COMPITO :: Secondo il testo sull'assemblea di Fruitimprese, perché il conflitto in Medio Oriente e gli attacchi nel Mar Rosso colpiscono pesantemente le spedizioni di mele e kiwi verso l'India e il Sud Est Asiatico? Rispondi in una-tre frasi.

ESTRATTO DEL DOCUMENTO ::
= = = = = = =

Green Deal e Climate Change al centro della 76esima assemblea di Fruitimprese con tutto l'arco istituzionale

Nella 76esima assemblea annuale di Fruitimprese, il Presidente Marco Salvi ha voluto portare al dibattito l’intero arco istituzionale, dal ministro Lollobrigida al commissario europeo Fitto, passando per il ministero della salute, con il suo direttore generale al dipartimento igiene e salute, al fine di esaminare in profondità le criticità del settore, messo a confronto con il presidente di Agrofarma.
Nella sua relazione introduttiva, Salvi ha sottolineato il record raggiunto dalle esportazioni italiane di ortofrutta fresca ma ha anche tracciato un quadro delle criticità del settore ortofrutticolo tra guerre, tensioni internazionali, nuovo corso della Commissione Europea e alcuni problemi ormai atavici di questo comparto, in primo luogo quello della progressiva riduzione delle sostanze a disposizione per contrastare i danni provocati dal cambiamento climatico e dall’attacco dei parassiti.
L’anno 2024 ha segnato un nuovo record per le esportazioni italiane di ortofrutta fresca che superano per la prima volta i 6 miliardi di euro di valore (6,056 mld di euro per la precisione) con un incremento del 5.3% rispetto al 2023, risultato confermato anche dai dati in volume con un export di 3.751.017 tonnellate (+9% rispetto all’anno precedente).

Si tratta di dati importanti che testimoniano di un settore in buona salute che continua a creare occupazione e produrre valore aggiunto, nonostante una situazione internazionale molto complicata; se infatti le manovre protezionistiche di Trump non incideranno in modo decisivo sul nostro export (per il prodotto fresco le nostre esportazioni valgono circa 42 mln di euro di kiwi), il conflitto in Medio Oriente e gli attacchi dei ribelli Houthi nel Mar Rosso stanno minando pesantemente le nostre spedizioni verso l’India e il Sud Est Asiatico di mele e kiwi, prodotti che mal si prestano a soluzioni alternative troppo lunghe e costose, come la circumnavigazione dell’Africa o il trasporto misto mare-terra.

= = = = = = =

MATERIALE FORNITO ::

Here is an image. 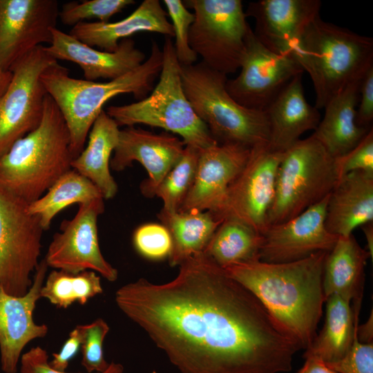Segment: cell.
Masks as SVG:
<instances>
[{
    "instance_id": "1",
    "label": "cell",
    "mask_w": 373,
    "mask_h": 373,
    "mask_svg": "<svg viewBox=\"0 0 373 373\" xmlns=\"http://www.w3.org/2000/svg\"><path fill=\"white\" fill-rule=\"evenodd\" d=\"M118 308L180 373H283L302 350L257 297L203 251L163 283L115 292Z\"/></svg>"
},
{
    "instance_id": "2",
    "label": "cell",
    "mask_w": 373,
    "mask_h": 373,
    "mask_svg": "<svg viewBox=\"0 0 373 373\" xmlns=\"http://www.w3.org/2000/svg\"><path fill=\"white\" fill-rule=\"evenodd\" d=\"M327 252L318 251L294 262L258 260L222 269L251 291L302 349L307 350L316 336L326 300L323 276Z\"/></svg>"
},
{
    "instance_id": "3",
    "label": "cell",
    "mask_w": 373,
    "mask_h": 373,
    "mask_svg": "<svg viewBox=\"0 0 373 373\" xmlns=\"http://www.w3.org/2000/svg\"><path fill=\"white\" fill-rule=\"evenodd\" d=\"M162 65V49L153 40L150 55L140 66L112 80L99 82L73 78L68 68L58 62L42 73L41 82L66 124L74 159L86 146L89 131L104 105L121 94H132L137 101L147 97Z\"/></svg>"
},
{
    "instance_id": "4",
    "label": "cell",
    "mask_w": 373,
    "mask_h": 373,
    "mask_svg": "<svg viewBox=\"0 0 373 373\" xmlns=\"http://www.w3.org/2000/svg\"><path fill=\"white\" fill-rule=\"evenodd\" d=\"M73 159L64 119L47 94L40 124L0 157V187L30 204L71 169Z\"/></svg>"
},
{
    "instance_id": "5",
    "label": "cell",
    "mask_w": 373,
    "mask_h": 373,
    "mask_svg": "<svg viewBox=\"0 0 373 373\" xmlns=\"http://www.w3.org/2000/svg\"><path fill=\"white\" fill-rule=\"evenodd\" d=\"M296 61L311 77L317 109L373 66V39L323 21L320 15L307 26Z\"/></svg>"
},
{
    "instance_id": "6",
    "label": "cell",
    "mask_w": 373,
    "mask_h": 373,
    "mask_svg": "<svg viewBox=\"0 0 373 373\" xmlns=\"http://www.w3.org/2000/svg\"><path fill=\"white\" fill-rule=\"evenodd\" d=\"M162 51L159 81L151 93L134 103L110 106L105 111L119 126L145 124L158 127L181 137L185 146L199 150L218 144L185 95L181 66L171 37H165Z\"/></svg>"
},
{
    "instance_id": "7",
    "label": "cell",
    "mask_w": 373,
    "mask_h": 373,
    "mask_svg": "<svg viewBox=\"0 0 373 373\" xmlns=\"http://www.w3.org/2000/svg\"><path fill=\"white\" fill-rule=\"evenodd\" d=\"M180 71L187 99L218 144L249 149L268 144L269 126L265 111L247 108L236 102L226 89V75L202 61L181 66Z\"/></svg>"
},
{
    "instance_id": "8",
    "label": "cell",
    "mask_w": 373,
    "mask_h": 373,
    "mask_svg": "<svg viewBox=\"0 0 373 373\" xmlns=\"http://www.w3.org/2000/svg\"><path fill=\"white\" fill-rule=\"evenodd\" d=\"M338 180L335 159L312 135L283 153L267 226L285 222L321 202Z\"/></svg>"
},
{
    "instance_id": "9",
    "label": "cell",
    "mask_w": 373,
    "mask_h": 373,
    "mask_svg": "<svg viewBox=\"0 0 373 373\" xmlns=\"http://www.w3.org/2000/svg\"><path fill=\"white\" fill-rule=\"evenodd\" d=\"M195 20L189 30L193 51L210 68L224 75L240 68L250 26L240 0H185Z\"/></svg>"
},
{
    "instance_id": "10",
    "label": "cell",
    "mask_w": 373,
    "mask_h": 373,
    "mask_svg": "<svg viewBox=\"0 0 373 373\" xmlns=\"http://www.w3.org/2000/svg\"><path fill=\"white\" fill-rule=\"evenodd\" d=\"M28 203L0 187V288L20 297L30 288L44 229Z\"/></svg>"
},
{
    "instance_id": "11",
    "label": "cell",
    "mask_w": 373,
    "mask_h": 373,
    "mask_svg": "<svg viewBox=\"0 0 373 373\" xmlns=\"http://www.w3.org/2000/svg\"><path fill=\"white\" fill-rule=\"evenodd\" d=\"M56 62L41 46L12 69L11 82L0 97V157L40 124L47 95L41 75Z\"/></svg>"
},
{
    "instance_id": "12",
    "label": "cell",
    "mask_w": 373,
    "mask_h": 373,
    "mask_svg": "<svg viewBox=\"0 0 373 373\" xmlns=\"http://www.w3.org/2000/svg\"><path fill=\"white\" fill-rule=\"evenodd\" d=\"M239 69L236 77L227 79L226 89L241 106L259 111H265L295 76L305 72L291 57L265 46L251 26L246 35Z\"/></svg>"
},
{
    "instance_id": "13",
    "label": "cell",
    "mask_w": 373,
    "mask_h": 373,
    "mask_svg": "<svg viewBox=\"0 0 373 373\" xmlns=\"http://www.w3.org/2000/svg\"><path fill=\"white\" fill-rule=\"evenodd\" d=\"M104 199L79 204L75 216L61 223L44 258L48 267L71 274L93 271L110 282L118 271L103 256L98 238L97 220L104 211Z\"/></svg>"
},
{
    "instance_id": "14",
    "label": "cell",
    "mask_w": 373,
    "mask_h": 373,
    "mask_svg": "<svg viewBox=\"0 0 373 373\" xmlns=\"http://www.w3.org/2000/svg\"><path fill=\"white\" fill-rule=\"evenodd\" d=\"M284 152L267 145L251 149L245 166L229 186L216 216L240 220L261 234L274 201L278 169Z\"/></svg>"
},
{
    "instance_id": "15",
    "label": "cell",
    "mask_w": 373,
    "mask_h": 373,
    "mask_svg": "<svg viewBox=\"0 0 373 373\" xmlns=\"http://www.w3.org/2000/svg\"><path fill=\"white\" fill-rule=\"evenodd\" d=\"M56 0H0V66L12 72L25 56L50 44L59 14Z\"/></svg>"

= = = = = = =

RISPOSTA AL COMPITO :: Mele e kiwi si prestano male alle alternative disponibili, come la circumnavigazione dell'Africa o il trasporto misto mare-terra, che sono troppo lunghe e costose. Per questo la crisi nel Mar Rosso sta minando in modo pesante le spedizioni di questi prodotti verso l'India e il Sud Est Asiatico.